PRESO ATTO che nel DEFR 2021-2023 al punto 1.17 Ambiente si apprende che la tutela della biodiversità e la fruizione turistica del territorio con modalità a basso impatto ambientale sono temi centrali che dovranno considerare anche la manutenzione e valorizzazione delle aree protette e dei parchi; sempre all'interno del DEFR 2021-2023 al punto 1.18 Agricoltura e risorse naturali si afferma che una delle priorità risulta essere: incentivare la multifunzionalità dell'agricoltura di montagna verso obiettivi trasversali di settori economici indispensabili tra agricoltura-ambiente e turismo in modo da generare economia, occupazione e reddito per molte aziende;

RILEVATO che all'interno del programma amministrativo 2020-2025 del Comune di Champdepraz nelle sezioni relative al Turismo, Sport, Tempo Libero e Agricoltura, Ambiente, Territorio si apprende che tra i vari obiettivi vi sono:

- studiare nuovi itinerari di turismo lento (Slow Tourism), da promuovere anche sul web, finalizzati a valorizzare l'immagine turistica del Comune tutto l'anno ed attrarre i turisti di prossimità e stranieri con il coinvolgimento di tutte le attività turistico-commerciali del territorio.

- monitoraggio sistematico e pulizia dei vari torrenti e sentieri abbandonati in collaborazione con le squadre forestali.

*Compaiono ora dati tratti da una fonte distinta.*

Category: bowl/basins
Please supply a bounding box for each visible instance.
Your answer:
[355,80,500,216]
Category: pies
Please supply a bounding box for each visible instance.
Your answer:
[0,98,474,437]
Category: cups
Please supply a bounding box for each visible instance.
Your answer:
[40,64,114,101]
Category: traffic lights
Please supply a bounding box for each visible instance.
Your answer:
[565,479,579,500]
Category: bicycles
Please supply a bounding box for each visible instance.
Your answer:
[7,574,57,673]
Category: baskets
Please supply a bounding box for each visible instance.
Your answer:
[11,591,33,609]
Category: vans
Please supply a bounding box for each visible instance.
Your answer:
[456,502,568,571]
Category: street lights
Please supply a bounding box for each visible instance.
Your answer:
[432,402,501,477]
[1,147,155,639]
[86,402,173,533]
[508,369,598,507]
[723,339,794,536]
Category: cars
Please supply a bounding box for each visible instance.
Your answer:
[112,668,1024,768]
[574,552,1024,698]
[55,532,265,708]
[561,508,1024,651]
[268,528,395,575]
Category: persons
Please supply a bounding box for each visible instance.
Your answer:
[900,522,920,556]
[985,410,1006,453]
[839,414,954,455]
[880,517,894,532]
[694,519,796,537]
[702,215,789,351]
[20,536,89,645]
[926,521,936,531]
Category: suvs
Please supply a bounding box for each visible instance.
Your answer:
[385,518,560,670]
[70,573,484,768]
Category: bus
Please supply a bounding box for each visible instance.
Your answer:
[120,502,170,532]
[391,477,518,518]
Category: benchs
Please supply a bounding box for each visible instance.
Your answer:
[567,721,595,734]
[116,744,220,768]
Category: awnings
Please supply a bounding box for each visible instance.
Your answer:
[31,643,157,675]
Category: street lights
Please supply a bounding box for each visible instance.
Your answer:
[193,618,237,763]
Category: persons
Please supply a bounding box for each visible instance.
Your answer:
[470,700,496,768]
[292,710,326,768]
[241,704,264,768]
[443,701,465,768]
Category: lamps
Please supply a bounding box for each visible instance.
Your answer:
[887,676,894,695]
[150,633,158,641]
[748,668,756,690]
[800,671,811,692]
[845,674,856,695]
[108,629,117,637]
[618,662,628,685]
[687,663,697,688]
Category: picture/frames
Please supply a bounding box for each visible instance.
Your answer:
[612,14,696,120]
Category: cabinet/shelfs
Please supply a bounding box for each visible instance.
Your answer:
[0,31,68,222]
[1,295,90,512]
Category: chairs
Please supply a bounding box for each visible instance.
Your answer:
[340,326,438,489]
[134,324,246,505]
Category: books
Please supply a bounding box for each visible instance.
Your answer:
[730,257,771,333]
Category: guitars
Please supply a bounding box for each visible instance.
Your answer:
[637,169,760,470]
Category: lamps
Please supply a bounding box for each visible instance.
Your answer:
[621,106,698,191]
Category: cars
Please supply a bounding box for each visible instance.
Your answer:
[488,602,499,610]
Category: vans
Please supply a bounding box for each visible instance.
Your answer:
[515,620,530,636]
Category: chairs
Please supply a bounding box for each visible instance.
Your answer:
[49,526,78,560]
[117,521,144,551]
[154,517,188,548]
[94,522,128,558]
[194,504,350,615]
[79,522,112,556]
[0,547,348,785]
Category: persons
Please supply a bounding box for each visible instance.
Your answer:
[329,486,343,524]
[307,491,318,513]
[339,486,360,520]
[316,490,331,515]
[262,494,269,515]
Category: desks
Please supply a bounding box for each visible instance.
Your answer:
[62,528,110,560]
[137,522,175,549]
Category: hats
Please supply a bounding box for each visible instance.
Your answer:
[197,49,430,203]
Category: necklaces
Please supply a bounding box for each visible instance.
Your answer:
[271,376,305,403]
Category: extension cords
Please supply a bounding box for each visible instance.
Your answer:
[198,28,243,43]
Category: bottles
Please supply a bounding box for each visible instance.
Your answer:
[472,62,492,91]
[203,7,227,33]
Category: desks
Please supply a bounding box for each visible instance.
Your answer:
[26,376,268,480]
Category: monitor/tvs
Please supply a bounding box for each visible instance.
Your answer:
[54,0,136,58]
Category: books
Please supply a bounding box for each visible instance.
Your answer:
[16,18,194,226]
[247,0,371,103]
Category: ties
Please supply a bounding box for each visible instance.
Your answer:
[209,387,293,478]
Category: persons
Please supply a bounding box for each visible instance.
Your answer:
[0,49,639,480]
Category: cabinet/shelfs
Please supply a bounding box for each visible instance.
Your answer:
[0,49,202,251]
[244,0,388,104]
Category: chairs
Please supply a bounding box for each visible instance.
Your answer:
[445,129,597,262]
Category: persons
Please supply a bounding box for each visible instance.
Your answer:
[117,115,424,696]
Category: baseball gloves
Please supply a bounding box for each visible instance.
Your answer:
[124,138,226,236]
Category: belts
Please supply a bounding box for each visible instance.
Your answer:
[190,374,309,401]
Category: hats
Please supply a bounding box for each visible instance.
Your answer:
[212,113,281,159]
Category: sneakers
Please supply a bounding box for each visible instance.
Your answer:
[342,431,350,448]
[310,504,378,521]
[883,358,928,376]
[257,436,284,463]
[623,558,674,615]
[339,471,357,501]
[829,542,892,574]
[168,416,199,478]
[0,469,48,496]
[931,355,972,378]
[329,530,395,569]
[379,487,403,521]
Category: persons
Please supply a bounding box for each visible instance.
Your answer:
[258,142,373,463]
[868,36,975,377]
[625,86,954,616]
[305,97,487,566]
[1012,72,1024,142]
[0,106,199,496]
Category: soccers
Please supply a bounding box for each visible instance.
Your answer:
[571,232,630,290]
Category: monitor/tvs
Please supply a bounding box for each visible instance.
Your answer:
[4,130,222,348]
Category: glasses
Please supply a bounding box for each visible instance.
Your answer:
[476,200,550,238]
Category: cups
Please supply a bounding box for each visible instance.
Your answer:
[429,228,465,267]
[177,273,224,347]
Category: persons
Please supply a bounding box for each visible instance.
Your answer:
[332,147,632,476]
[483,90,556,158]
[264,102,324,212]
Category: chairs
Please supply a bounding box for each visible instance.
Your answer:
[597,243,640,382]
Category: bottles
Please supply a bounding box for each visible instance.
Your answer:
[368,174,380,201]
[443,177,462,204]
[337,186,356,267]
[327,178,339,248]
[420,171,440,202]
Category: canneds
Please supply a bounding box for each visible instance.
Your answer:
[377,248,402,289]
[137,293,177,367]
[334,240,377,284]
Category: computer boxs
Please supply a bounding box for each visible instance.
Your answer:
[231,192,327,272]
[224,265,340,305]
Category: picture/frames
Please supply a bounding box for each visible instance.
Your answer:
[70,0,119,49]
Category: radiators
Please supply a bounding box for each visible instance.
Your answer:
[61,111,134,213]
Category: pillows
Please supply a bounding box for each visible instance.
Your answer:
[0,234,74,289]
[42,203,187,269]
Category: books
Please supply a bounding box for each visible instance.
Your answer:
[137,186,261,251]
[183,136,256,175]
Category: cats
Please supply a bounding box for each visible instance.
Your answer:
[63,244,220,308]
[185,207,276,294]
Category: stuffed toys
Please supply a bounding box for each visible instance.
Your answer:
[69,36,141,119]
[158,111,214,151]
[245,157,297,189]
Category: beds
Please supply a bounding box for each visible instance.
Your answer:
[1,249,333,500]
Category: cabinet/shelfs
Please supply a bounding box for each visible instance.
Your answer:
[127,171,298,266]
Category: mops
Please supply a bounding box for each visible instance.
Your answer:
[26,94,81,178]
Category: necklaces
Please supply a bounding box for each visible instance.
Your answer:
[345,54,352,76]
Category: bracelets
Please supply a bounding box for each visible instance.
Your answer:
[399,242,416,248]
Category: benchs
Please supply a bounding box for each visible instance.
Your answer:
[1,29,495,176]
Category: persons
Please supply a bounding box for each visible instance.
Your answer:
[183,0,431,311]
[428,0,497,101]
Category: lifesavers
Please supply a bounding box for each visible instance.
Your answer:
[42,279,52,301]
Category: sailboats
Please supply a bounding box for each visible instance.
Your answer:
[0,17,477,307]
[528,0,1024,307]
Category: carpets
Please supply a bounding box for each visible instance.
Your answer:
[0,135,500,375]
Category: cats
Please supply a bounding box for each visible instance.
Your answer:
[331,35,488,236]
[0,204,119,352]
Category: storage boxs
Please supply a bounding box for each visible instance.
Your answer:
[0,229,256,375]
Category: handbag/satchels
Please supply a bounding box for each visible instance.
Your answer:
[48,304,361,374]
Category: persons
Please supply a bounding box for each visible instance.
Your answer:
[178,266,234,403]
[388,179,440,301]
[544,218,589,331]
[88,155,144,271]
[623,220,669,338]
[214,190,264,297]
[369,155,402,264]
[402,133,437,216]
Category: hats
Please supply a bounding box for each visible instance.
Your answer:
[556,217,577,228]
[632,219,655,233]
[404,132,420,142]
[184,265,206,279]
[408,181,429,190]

- collaborazione costante con l'Ente Parco Naturale Mont Avic per la valorizzazione dell'area protetta;

RITENUTO che l'apertura ufficiale al transito di tali sentieri sia di fondamentale importanza per la promozione e valorizzazione delle numerose peculiarità presenti sul territorio tra le quali:

- maggiore valorizzazione e promozione delle straordinarie qualità dei siti, del torrente Chalamy e delle attività legate al settore della pesca;

- maggiore valorizzazione e promozione degli alpeggi situati nel Parco attraverso il collegamento ed il passaggio dai sentieri indicati;

- ampliare l'offerta dell'attuale rete sentieristica con ulteriori itinerari molto suggestivi;

- incentivare maggiormente le attività economiche e le relazioni sociali con i conduttori degli alpeggi situati lungo tali itinerari;

- offrire la possibilità di avere a disposizione maggiori percorsi alternativi in caso di avverse condizioni meteo o di condizioni fisiche per le quali potrebbe risultare necessario ridurre il percorso previsto in partenza;

IMPEGNA

il Governo Regionale a portare avanti tutte le necessarie azioni in collaborazione con l'Ente Parco Naturale Mont Avic e il Comune di Champdepraz affinché i vari sentieri non ufficiali indicati nelle premesse, attualmente non autorizzati al transito dei visitatori, possano diventare itinerari ufficiali della rete sentieristica regionale e quindi essere un valore aggiunto come offerta turistica e come integrazione per migliorare la promozione e valorizzazione delle numerose peculiarità presenti all'interno del territorio dell'area protetta.